San Francisco

Joseph Albers

San Francisco Mu­seum of Art

Early in his career as an artist, Joseph Albers worked with glass and plastics in line with the Bauhaus enthusiasm for new materials and meth­ods. With the advent of Naziism in his native Germany, he moved to the United States, teaching his first classes in America with the aid of a translator. During his first decade in America he took to oil painting, but used a palette knife, primarily, and painted a rigorously architectural delineation of space, with persistent examination of the possibili­ties within the limitations of black, white and grey.

This is an ironic beginning for an ar­tist whose reputation today is as one of our leading color theorists. This sum­mer’s exhibition at the San Francisco Museum of Art, “Interaction of Color: A presentation of paintings and the color theory of Joseph Albers,” announces the publication by Princeton University of his new book by the same name. This exhibition demonstrates the use of vio­lently vibrating colors to perform much the same pictorial gymnastics as the black and white paintings of the thirties: A succession of right angles leads the eye back into an illusion of space, only to have the eye suddenly reverse the illusion and find the right angles pyra­miding outward. The right angle grid has been simplified into mere squares with­in squares in these recent color etudes. (With a more complicated architecture, and these same colors, the results might have been too riotous.)

When Albers finally concerned him­self with colors, it was with much the same Gestalt emphasis on total rela­tionships that Paul Klee had concerned himself with in the “Pedagogical Sketch­books,” (though Klee used these ideas, his paintings were never simply “demon­strations” of the theories).

In the mid forties, Albers worked and studied in Mexico where a Pre-Colum­bian influence in color is still in evi­dence, particularly in the crafts. It is surely no accident that these recent vi­brating squares exhibit a close resem­blance to the “Ojos de Dios” (eye of God) configurations of the Huicholes of Nayarit.

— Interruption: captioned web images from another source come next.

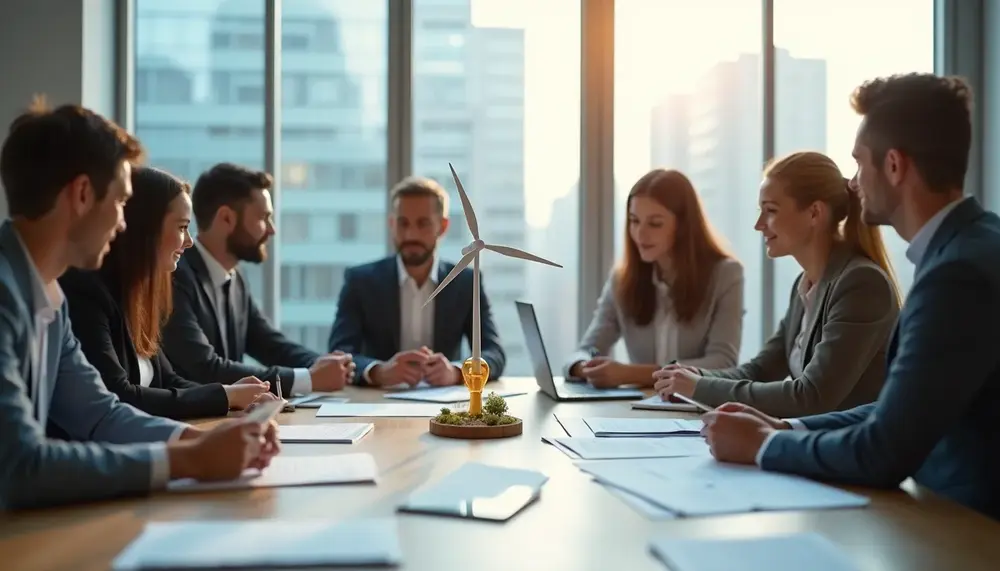 Wirtschaft aktuell: Innovation, Energiepreise und neue Chancen für Mittelstand und Frauen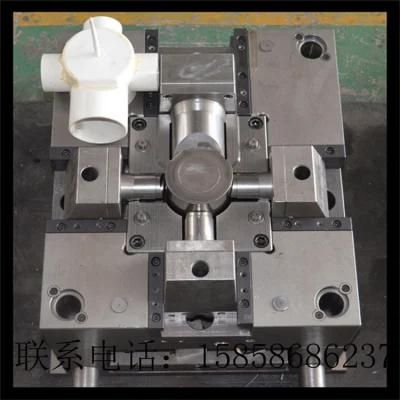 Precision Plastic Injection Mold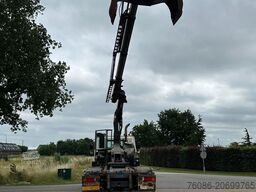 DAF CF 75 //250 !!KRAAN/HAAK!! RADIO REMOTE!!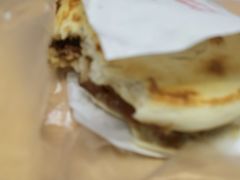 -子午路张记肉夹馍(兵马俑店)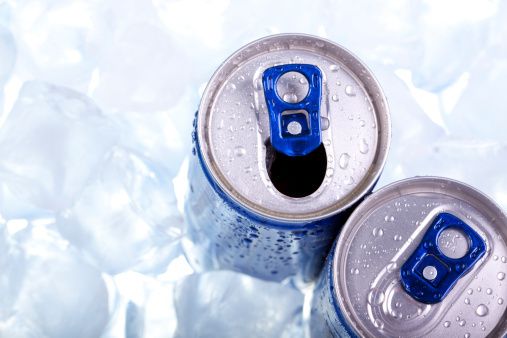 Boissons énergisantes : pourquoi faut-il éviter d’en consommer ?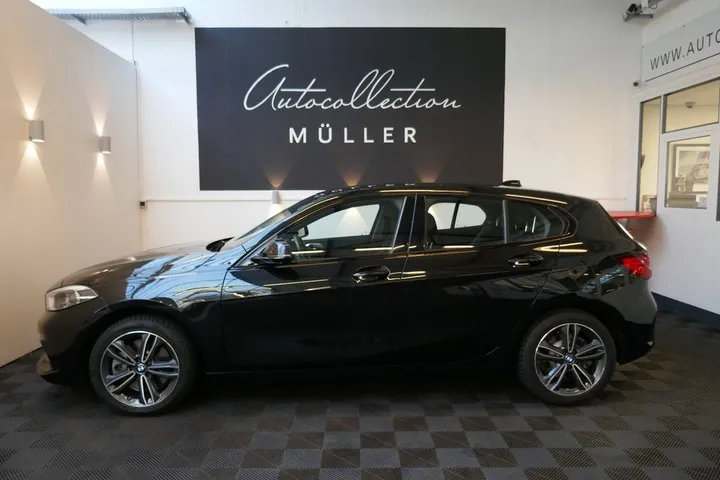 BMW 120
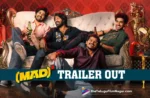 MAD Square Trailer Is A Laugh Riot,Telugu Filmnagar,Latest Telugu Movies News,Latest Tollywood Updates,MAD Square - Official Trailer,Narne Nithiin,Sangeeth Shobhan,Ram Nitin,Kalyan Shankar,Mad Square Trailer,Mad Square Trailer Telugu,Mad Square Official Trailer,Mad Square Movie,Mad Square Movie Trailer,Priyanka Jawalkar,Kalyan Shankar,Mad Square Songs,MAD Square Telugu Movie Trailer,Latest Telugu Trailers,Telugu Movie Trailers 2025,MAD Square Telugu Trailer,MAD 2,MAD 2 Movie,MAD 2 Trailer,MAD Square Theatrical Trailer,MAD Square,MAD Square Movie 2025,MAD Square Telugu Movie,MAD Square Movie Updates,MAD Square Film Trailer,MAD Square Trailer Out,MAD Square Latest Updates,MAD Square Trailer Launch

This vibrant relationship between colors is achieved by using the comple­mentary color mixed with an element of the color complemented. The neutral transparency between the two hues acts as a sounding board for the after images that the eyes of the viewer see jump­ing across the painting.

The mystical implications which re­viewers of more nearly expressionist in­clinations find in these paintings, prob­ably refer to the hypnotic suggestion of such symmetrical and singular imagery, but certainly they do not inspire a medi­tative frame of mind such as the equally symmetrical painting of, say, Ad Rein­hardt or Mark Rothko.